5.5. [verweerster in het incident] c.s. voert echter ook aan dat zij [eiseres in het incident] Holding van meet af aan heeft meegedeeld dat een verklaring van de accountant van [verweerster in het incident] c.s. ter zake het onderhanden werk uit hoofde van de overeenkomst niet beschikbaar is en dat [verweerster in het incident] c.s. voorts niet heeft gewerkt met werkbriefjes. Dat [verweerster in het incident] c.s. de beschikking heeft of nog kan krijgen over een verklaring van de accountant en/of werkbriefjes, is daarmee naar het oordeel van de rechtbank gemotiveerd weersproken en niet aannemelijk geworden. De incidentele vordering stuit hierop af voor zover het gaat om de accountantsverklaring en de werkbriefjes. [verweerster in het incident] c.s. kan immers niet worden veroordeeld tot het verstrekken van afschrift van stukken waarover zij niet beschikt of niet kan beschikken.
5.6. Dan blijven over de gevraagde projectadministratie en de inkoopfacturen. [verweerster in het incident] c.s. voert aan dat zij die stukken heeft verwerkt in een nieuw boekhoudsysteem en dat [eiseres in het incident] Holding dit al heeft ingezien tijdens een bespreking op 1 maart 2012. [verweerster in het incident] c.s. legt de betreffende stukken over als productie 1 bij antwoord in incident.
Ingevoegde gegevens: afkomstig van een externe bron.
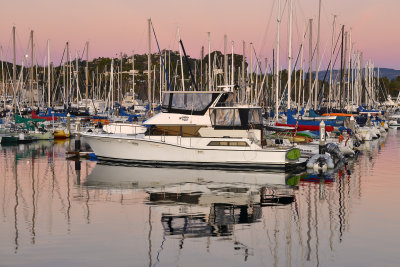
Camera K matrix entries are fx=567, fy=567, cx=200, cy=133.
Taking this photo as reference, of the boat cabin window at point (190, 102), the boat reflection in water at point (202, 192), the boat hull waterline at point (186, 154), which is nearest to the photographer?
the boat reflection in water at point (202, 192)

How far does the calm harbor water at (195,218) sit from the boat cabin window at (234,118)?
2.82m

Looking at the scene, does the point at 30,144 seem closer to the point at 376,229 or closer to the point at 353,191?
the point at 353,191

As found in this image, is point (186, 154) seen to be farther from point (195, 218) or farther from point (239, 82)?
point (239, 82)

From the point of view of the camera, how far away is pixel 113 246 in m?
14.7

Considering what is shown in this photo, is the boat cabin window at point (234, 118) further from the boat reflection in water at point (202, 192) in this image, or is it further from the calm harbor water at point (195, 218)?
the calm harbor water at point (195, 218)

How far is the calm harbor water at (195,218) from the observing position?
1394 centimetres

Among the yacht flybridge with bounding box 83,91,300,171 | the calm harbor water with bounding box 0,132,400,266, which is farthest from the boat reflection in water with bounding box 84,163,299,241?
the yacht flybridge with bounding box 83,91,300,171

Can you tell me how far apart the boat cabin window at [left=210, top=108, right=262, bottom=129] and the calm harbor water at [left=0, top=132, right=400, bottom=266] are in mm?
2815

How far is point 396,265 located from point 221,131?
1764cm

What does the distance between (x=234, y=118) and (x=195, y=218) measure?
12.7 metres

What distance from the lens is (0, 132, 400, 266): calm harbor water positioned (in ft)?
45.7

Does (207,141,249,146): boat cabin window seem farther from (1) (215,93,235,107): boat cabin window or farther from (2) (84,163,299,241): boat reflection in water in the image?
(1) (215,93,235,107): boat cabin window

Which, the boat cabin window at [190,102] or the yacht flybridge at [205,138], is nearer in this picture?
the yacht flybridge at [205,138]

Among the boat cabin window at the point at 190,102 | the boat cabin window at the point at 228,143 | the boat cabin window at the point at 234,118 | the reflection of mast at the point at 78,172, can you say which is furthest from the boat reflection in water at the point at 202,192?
the boat cabin window at the point at 190,102
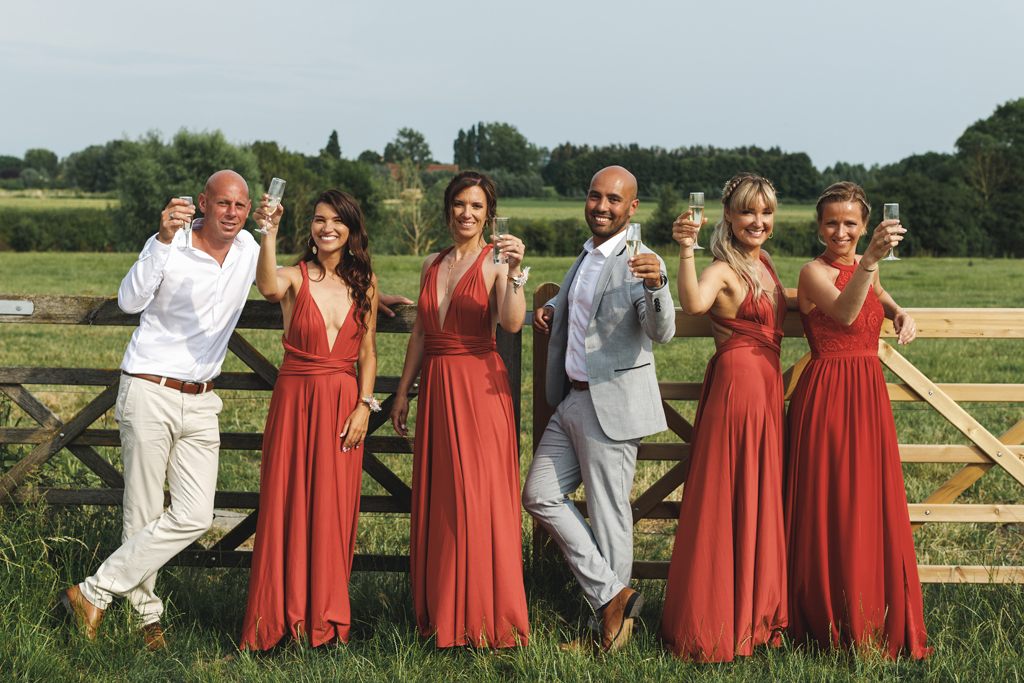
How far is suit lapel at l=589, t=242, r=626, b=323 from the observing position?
14.1ft

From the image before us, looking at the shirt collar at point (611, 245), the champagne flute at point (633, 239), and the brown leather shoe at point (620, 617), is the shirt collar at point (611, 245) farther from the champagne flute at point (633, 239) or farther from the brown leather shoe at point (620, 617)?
the brown leather shoe at point (620, 617)

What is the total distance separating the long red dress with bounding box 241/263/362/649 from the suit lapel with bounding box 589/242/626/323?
1374 millimetres

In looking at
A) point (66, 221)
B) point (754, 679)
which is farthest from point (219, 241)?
point (66, 221)

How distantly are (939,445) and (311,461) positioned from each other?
12.2 feet

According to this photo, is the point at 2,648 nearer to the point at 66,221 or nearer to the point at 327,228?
the point at 327,228

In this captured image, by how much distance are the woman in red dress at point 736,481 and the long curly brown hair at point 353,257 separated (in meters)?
1.81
[eiseres in het incident] Holding heeft over deze stukken in de dagvaarding/incidentele conclusie echter aangevoerd dat haar tijdens de bespreking op 1 maart 2012 enkel inzage is verschaft in gegevens van bouwproject 701 die medio 2009 waren ingevoerd in een nieuw computerprogramma. Volgens [eiseres in het incident] Holding weigert [verweerster in het incident] c.s. een werkelijke uitdraai per 31 december 2008 te geven, omdat het ‘teveel werk’ zou zijn om de oude projectadministratie op te starten.
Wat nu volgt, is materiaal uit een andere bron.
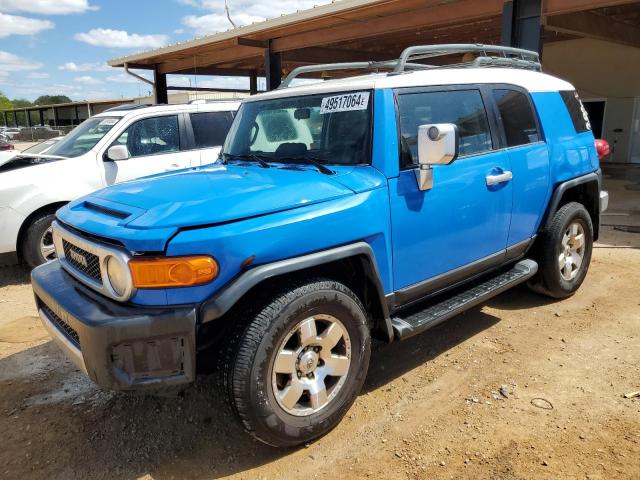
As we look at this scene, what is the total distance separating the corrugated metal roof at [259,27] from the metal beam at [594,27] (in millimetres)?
3204

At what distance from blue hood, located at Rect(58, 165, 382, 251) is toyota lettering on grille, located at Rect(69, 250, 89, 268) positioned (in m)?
0.16

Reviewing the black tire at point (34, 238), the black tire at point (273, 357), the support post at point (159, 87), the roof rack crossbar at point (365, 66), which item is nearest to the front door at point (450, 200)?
the roof rack crossbar at point (365, 66)

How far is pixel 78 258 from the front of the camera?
2834mm

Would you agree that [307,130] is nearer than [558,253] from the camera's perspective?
Yes

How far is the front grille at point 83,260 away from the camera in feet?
8.75

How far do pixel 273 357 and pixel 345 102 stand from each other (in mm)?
1636

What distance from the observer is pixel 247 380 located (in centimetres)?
246

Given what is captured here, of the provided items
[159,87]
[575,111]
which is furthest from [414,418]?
[159,87]

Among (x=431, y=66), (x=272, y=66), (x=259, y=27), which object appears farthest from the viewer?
(x=272, y=66)

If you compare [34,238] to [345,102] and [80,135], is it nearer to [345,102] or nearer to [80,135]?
[80,135]

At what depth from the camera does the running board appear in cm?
312

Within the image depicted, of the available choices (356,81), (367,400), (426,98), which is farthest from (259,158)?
(367,400)

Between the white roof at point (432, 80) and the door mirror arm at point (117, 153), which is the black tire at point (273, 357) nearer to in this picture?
the white roof at point (432, 80)

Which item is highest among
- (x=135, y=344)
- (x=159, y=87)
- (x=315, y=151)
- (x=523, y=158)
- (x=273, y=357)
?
(x=159, y=87)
5.7. Gezien de stellingen van [eiseres in het incident] Holding en de eigen stelling van [verweerster in het incident] c.s. dat [eiseres in het incident] Holding de stukken grotendeels heeft ingezien, stelt de rechtbank vast dat [verweerster in het incident] c.s., door overlegging van productie 1 bij antwoord in incident, niet volledig heeft voldaan aan het verzoek van [eiseres in het incident] Holding. Het overgelegde overzicht uit het nieuwe boekhoudprogramma is immers zonder nadere onderbouwing, die ontbreekt, niet gelijk te stellen aan de gevraagde projectadministratie en de inkoopfacturen die in dat nieuwe boekhoudprogramma zouden zijn verwerkt. Omdat in het voorgaande is geoordeeld dat het verzoek aan de overige vereisten van artikel 843a lid 1 Rv voldoet, is de vordering dan ook in beginsel toewijsbaar voor zover zij ziet op de projectadministratie en de inkoopfacturen. De rechtbank neemt hierbij in aanmerking dat [verweerster in het incident] c.s. niet heeft gesteld dat het voor haar feitelijk onmogelijk is om de projectadministratie en de inkoopfacturen in het geding te brengen.
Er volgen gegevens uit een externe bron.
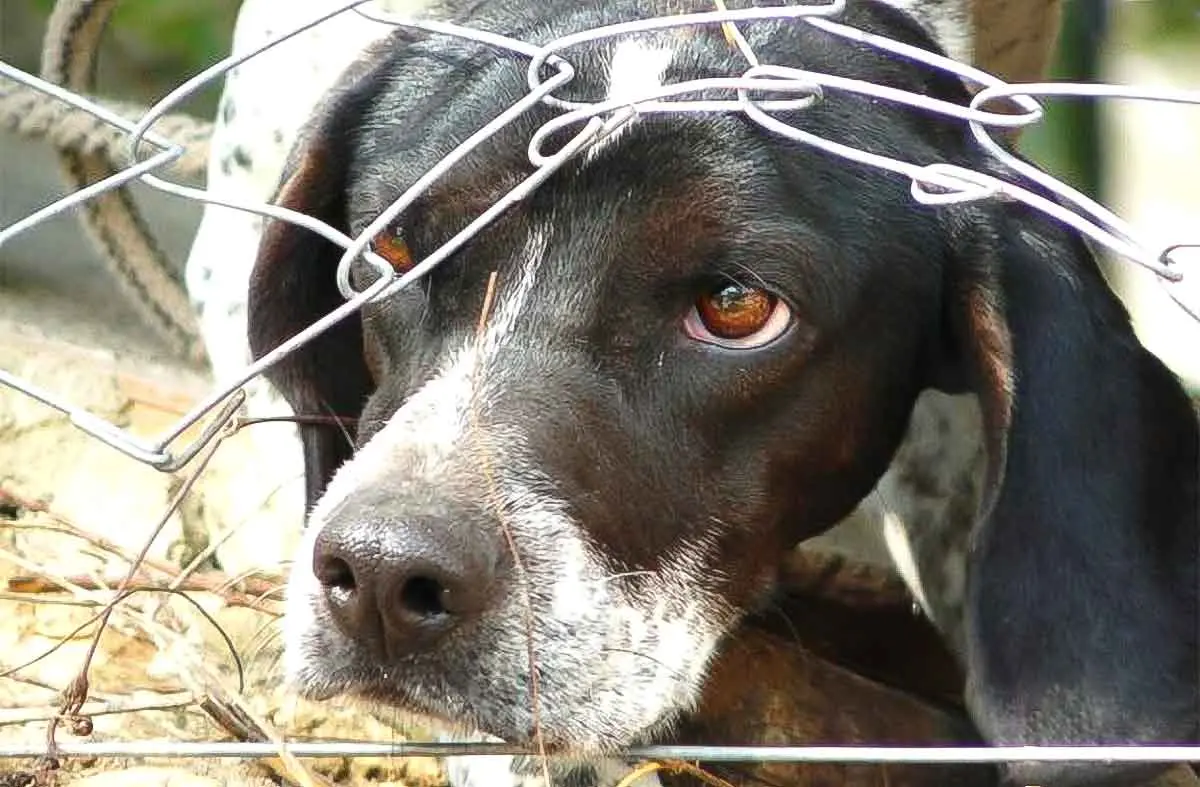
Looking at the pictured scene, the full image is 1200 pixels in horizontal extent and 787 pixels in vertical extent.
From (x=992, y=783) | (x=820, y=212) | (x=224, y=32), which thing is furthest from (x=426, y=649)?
(x=224, y=32)

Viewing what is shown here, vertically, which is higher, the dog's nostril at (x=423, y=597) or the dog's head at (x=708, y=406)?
the dog's head at (x=708, y=406)

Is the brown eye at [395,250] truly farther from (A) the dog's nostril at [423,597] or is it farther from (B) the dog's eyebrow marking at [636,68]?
(A) the dog's nostril at [423,597]

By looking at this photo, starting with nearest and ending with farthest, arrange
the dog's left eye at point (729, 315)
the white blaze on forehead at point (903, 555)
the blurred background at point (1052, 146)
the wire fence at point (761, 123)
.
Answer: the wire fence at point (761, 123)
the dog's left eye at point (729, 315)
the white blaze on forehead at point (903, 555)
the blurred background at point (1052, 146)

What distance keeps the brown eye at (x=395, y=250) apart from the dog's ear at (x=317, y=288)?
1.03 ft

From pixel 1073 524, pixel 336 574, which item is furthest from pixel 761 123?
pixel 1073 524

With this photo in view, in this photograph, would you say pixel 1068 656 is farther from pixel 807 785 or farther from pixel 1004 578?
pixel 807 785

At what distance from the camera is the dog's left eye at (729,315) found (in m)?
2.25

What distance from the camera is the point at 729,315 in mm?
2246

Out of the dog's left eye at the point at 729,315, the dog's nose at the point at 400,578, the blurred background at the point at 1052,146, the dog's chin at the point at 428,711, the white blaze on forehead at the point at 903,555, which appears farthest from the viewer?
the blurred background at the point at 1052,146

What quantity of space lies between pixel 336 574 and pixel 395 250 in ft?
1.81

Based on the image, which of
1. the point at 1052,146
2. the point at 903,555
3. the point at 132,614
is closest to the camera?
the point at 132,614

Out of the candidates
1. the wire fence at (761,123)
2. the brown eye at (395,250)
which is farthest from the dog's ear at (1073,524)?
the brown eye at (395,250)

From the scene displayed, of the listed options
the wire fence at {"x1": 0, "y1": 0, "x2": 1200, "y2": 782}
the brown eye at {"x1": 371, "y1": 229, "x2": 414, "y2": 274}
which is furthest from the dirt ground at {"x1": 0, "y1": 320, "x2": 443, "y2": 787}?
the brown eye at {"x1": 371, "y1": 229, "x2": 414, "y2": 274}

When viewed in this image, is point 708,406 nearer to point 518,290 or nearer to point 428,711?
point 518,290
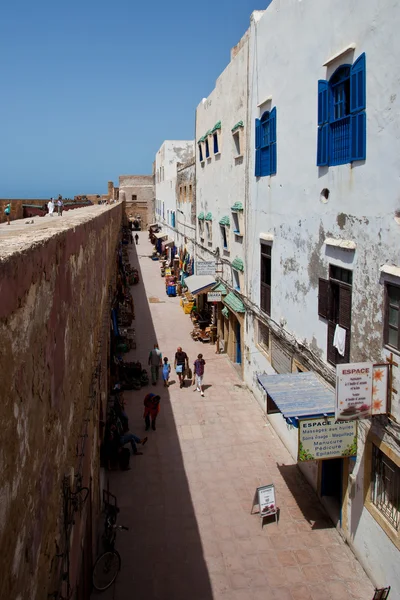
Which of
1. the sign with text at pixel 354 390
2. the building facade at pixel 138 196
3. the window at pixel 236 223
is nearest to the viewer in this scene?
the sign with text at pixel 354 390

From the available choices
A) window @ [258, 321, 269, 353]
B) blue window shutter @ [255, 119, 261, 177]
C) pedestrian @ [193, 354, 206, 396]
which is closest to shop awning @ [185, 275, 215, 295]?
pedestrian @ [193, 354, 206, 396]

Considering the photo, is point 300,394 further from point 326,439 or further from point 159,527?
point 159,527

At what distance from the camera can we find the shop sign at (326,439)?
7.50m

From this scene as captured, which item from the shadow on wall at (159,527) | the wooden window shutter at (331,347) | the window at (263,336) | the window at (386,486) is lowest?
the shadow on wall at (159,527)

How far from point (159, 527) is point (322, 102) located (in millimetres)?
7489

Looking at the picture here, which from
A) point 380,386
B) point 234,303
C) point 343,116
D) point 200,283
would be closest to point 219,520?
point 380,386

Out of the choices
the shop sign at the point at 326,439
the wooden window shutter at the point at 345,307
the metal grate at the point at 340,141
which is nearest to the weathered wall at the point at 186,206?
the metal grate at the point at 340,141

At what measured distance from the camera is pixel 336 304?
8.37m

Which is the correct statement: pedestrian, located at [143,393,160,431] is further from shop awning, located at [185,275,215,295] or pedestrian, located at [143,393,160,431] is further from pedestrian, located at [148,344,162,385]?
shop awning, located at [185,275,215,295]

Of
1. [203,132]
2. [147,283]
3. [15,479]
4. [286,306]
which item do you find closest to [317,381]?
[286,306]

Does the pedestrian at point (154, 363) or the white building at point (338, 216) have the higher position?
the white building at point (338, 216)

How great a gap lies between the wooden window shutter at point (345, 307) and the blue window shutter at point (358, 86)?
2.59m

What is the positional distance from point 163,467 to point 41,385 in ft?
25.1

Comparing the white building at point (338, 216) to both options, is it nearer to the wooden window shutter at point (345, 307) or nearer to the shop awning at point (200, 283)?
the wooden window shutter at point (345, 307)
Uitzondering artikel 843a Rv?
5.8. Het beroep van [verweerster in het incident] c.s. op de uitzonderingsbepaling van artikel 843a lid 4 Rv slaagt niet. De enkele omstandigheid dat door het verstrekken van inzage in de gevraagde stukken mogelijk bedrijfsgevoelige informatie van [verweerster in het incident] c.s. aan [eiseres in het incident] Holding bekend wordt, is geen gewichtige reden in de zin van artikel 843a lid 4 Rv. Voor zover [verweerster in het incident] c.s. daarnaast aanvoert dat [eiseres in het incident] Holding met de gevraagde bescheiden niet kan komen tot bewijs voor de berekening die in deze kwestie moet worden gemaakt, verwijst de rechtbank naar hetgeen zij op dit punt onder 5.2 al heeft overwogen. De stelling van [verweerster in het incident] c.s., ten slotte, dat de gevraagde informatie ook op andere wijze – bijvoorbeeld door middel van een getuigenverhoor – kan worden verkregen, wordt verworpen omdat het gelasten van een getuigenverhoor in dit geval uit proces-economisch oogpunt buitenproportioneel zou zijn in vergelijking met het verstrekken van afschrift van schriftelijke stukken.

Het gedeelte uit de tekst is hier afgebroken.